I've also seen mistral.rs implement qwen 3 vl and gemma 3n vision while vision models languish with obsolete models in llama.cpp
You'd think something with as few contributors as mistral.rs should be the last to get new models (compared to the mountain of people working on lcpp) but here we are.
>>
>>107004760
We share petra with /ldg/ and /sdg/, but not with them.
>>
>>107004846
i can assure you i browse aicg more often than sdg
>>
>>107004840
>all the emojis in the readme
That's not a person, it's a coding agent.
>>
>>107004608
>all models [in our small tested set] loop
I don't believe that repetition loops are necessarily inherent in transformers. It is an artifact of how the models are trained. And I believe some training methods are better than others with this, hence why some models are much less likely to loop than others. Another thing to note about "chaos" here is that basically all of us are using quants which have an effect similar to temperature, so we are already putting models in a kind of pseudo-sampling regime.
>>
>>107003985
I honestly could not wrap my head around what nsigma does exactly. Every other sampler I understand from reading about it.
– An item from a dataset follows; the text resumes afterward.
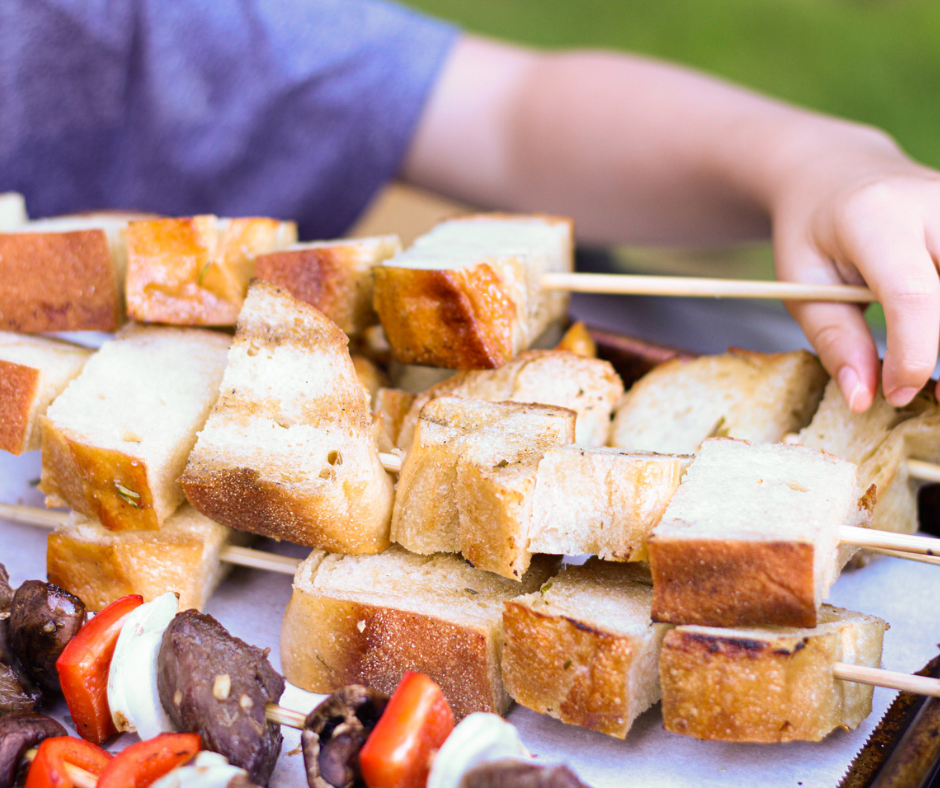 breads on skewers with a kid hand grabbing one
Also trying it out and comparing the token probabilities it often made a bad token jump up to a much higher percentage compared to neutral sampling / minP with temp.
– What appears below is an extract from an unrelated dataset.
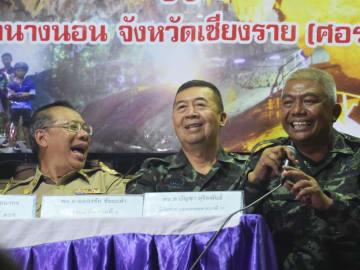 9日、タイ北部チェンライ県で、4人の救出後に記者会見し、笑顔を見せる当局者(共同)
Still, the outputs are far from horrible but I suspect people think it's cool and creative just because the logits changed from what they were used to getting from the same prompt and the novelty bias got them. New feels better than same old as long as it's not completely retarded.
>>
>>107004840
They got tired of people complaining about bugs with new llama releases and decided to over-engineer everything. Now it's too complicated for anyone sane to want to deal with. Keeping support for dozens of obsolete models and a cornucopia of hardware options doesn't help either.

>>107004888
Coding agents go nowhere on llama.cpp PRs.
>>
>>107004840
Both mistral.rs and this new thing use Huggingface Candle as the backend.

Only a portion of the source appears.